Stated task A:
In the Rockmelt thread below, which operating systems does the browser turn out to support?
Stated task B:
Summarize the Rockmelt thread below in two sentences.

Passage:
[start]

# Solved: Rockmelt for Linux? Maybe?



## lastrachris (Jan 17, 2010)

I have Rockmelt, the new web browser out there, on my Windows half of my computer, and I have to say I love it, but I was wondering if I could get it on my Linux Mint half of my computer. I did tons of googling, but everyone just either had something about Ubuntu in the article, or put Ubuntu as the heading... Which didn't make too much sense to me. Does anyone know how i might get this? And no, using WINE did not work.


----------



## arochester (Jan 17, 2007)

It's quite simple. Linux Mint is a derivation of Ubuntu, so just follow any Ubuntu instructions.

According to this: http://ishant-darklord.blogspot.com/2010/11/rockmelt-beta-browser-for-your-social.html you need an invitation.If you have it in Windows you must have an invitation. Can it just be downloaded again in Linux?

Which version of Mint? That will be based on a particular version of Ubuntu.


----------



## lastrachris (Jan 17, 2010)

Mint 9. It's based on 10.04. I have an invite, and I have it installed in Windows already. I will follow those directions and tell you what happens.


----------



## lastrachris (Jan 17, 2010)

I don't really see any directions on that page. Would you mind spelling them out for me? I have a few papers due today so I am not able to give full attention.


----------



## arochester (Jan 17, 2007)

I'm sorry. I take back what I said. Out of curiosity I asked for an invite, and yes, it is Windows and Mac only and doesn't work.

I've run out of ideas. Maybe we will just have to wait...


----------



## lastrachris (Jan 17, 2010)

*Tear drop*


----------

[end]

Material:
[start]

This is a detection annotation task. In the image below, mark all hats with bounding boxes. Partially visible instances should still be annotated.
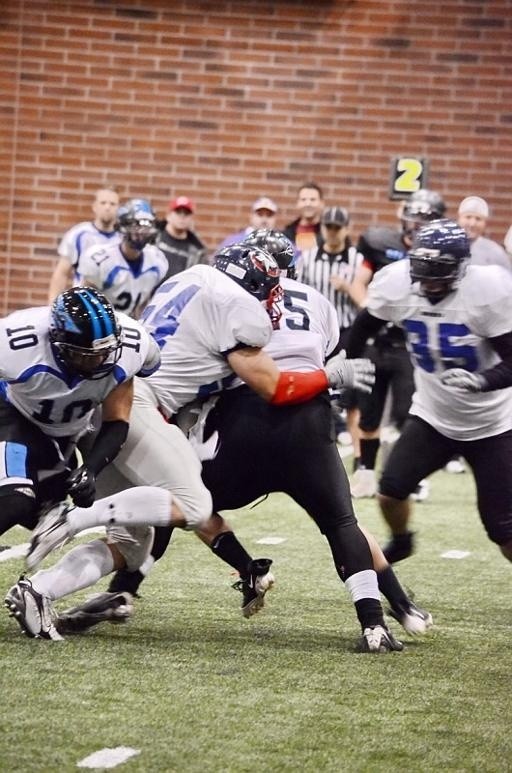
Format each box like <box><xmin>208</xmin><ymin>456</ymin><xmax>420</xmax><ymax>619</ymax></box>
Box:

[end]

Written response A:
Windows and Mac only.

Written response B:
A user who runs Rockmelt on Windows asked how to install it on Linux Mint 9, adding that WINE did not work. A reply first suggested following Ubuntu instructions, but after asking for an invite, the replier found that Rockmelt is Windows and Mac only and had no other ideas.